La Corte di Cassazione, con l’ordinanza n. 26340 del 29 settembre 2025 della Sezione Tributaria (Pres. Perrino, Rel. Leuzzi), affronta la questione della deducibilità dell’IVA indetraibile connessa a operazioni soggettivamente inesistenti.
In sostanza secondo la lettura più coerente delle Corti di merito l’IVA è indetraibile in quanto sostanzialmente addebitata da un non imprenditore. Non riconosciuto come tale al momento dell’acquisto anche se con ordinaria diligenza propria dell’imprenditore tale verifica sarebbe stata possibile. Dunque rimanendo effettivo l’acquisto, per quanto da “privato” il costo, aumentato dell’iva indetraibile, resta deducibile.
Nel caso specifico a monte della vicenda la società acquirente aveva definito l’IVA in adesione. In particolare, il supero dell’IVA a credito è stato fatto oggetto di rinuncia da parte della società proprio in sede di adesione. Gli accertamenti sono divenuti definitivi in virtù dell’adesione nel 2012.
Per la Corte, proprio perché l’IVA versata al fornitore è definitivamente indetraibile in virtù di quegli atti, in quanto afferente a operazioni soggettivamente inesistenti del carattere fraudolento delle quali la contribuente è risultata consapevole, è in radice da escludere che essa possa configurare un costo.
Sul punto viene ricordato che Corte ha già di recente affermato che “A fronte di fatture emesse per operazioni soggettivamente inesistenti, l’IVA indetraibile – in quanto corrisposta al soggetto interposto anziché all’effettivo cedente di beni o prestatore di servizi- non è deducibile tra i costi d’impresa ai fini della determinazione delle imposte dirette (IRES e IRAP), in quanto configura un esborso non inerente allo svolgimento della specifica attività economico-produttiva essendo, piuttosto, espressione di distrazione verso finalità ulteriori e diverse, tali da interrompere il cd. nesso di inerenza” (Cass. n. 1682 del 2024 non massimata).
In effetti, sono inerenti i costi riferiti all’attività da cui derivano i ricavi e i proventi che concorrono a formare l’imponibile aziendale, purché appartenga all’attività produttiva l’evento generatore del decremento che viene in considerazione dal punto di vista fiscale (in questi termini, Cass. n. 31930 del 2021; Cass. n. 17194 del 2022).

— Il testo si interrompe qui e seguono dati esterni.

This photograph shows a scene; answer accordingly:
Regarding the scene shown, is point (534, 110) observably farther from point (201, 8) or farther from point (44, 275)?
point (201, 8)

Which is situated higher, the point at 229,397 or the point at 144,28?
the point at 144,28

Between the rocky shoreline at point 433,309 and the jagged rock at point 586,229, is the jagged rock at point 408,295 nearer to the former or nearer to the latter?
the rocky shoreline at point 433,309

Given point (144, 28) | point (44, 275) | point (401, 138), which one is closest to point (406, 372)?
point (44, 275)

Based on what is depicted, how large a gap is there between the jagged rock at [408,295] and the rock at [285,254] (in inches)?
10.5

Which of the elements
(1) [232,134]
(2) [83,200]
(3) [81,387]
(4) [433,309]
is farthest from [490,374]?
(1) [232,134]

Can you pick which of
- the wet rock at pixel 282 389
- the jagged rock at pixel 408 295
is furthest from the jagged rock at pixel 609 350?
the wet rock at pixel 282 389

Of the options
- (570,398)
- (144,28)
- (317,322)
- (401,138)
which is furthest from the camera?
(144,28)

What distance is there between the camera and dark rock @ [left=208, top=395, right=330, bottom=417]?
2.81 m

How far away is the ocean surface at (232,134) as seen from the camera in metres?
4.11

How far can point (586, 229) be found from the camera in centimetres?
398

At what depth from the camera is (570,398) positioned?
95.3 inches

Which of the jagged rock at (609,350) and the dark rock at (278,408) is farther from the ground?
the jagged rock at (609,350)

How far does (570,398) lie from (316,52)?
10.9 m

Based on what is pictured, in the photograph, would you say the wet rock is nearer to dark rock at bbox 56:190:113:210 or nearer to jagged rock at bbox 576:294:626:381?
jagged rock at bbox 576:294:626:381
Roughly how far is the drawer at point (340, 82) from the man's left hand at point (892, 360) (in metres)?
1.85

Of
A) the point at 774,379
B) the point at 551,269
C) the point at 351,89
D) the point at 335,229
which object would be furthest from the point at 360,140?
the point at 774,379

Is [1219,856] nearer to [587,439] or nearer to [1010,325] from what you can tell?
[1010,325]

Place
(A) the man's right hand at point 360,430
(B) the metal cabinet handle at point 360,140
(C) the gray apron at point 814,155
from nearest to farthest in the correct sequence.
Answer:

La Corte così prosegue: “A maggior ragione queste considerazioni valgono per l’IVA, governata dal principio di neutralità, attuato dal sistema delle detrazioni, che è appunto inteso a sollevare interamente l’imprenditore dall’onere dell’IVA dovuta o pagata nell’ambito di tutte le sue attività economiche (tra varie, Corte giust., causa C- 332/15, punto 29, Astone). L’IVA, dunque, nella sua fisionomia ordinaria è priva in nuce dell’attitudine ad incidere nelle fasi di commercializzazione, numerose o meno che siano, che precedono la fase del consumo del bene. Sotto tale profilo, l’IVA non è suscettibile di essere qualificata alla stregua di costo generale di esercizio; essa non è, in altri termini, ontologicamente un costo “incorporato” nel bene acquistato e non rappresenta intrinsecamente per l’impresa un “costo” collegato ad operazioni che producono un ricavo.
Coerentemente, a mente dell’art. 99, co. 1, del Tuir, le imposte sui redditi e quelle per le quali è prevista la rivalsa, anche facoltativa, non sono ammesse in deduzione”.
Francamente sembra che la Corte parli di operazioni oggettivamente inesistenti invece che di operazioni soggettivamente inesistenti. I costi da operazioni soggettivamente inesistenti sono infatti deducibili ai sensi dell’art. 8, comma 1, del d.l. 2 marzo 2012, n. 16, convertito in legge 26 aprile 2012 n. 44. Ovviamente se il costo, come tutti quanti i costi di impresa, risulta inerente (recentemente Ordinanza n. 13370 del 20 maggio 2025, ordinanza 26434 del 30 settembre 2025). Non si vede allora per quale motivo il costo non debba essere aumentato dell’iva indetraibile. Non sembra risolutivo l’art. 99 TUIR citato nella sentenza, giacché la rivalsa, prevista in origine, è negata dalla natura non imprenditoriale del soggetto venditore (inesistente soggettivamente, appunto) andando di fatto a costituire un incremento del prezzo di acquisto. Se l’IVA evidenziata dal non imprenditore fosse deducibile in concreto non sarebbe un costo, almeno secondo il primo comma dell’articolo 99 che invece viene interpretato a contrario.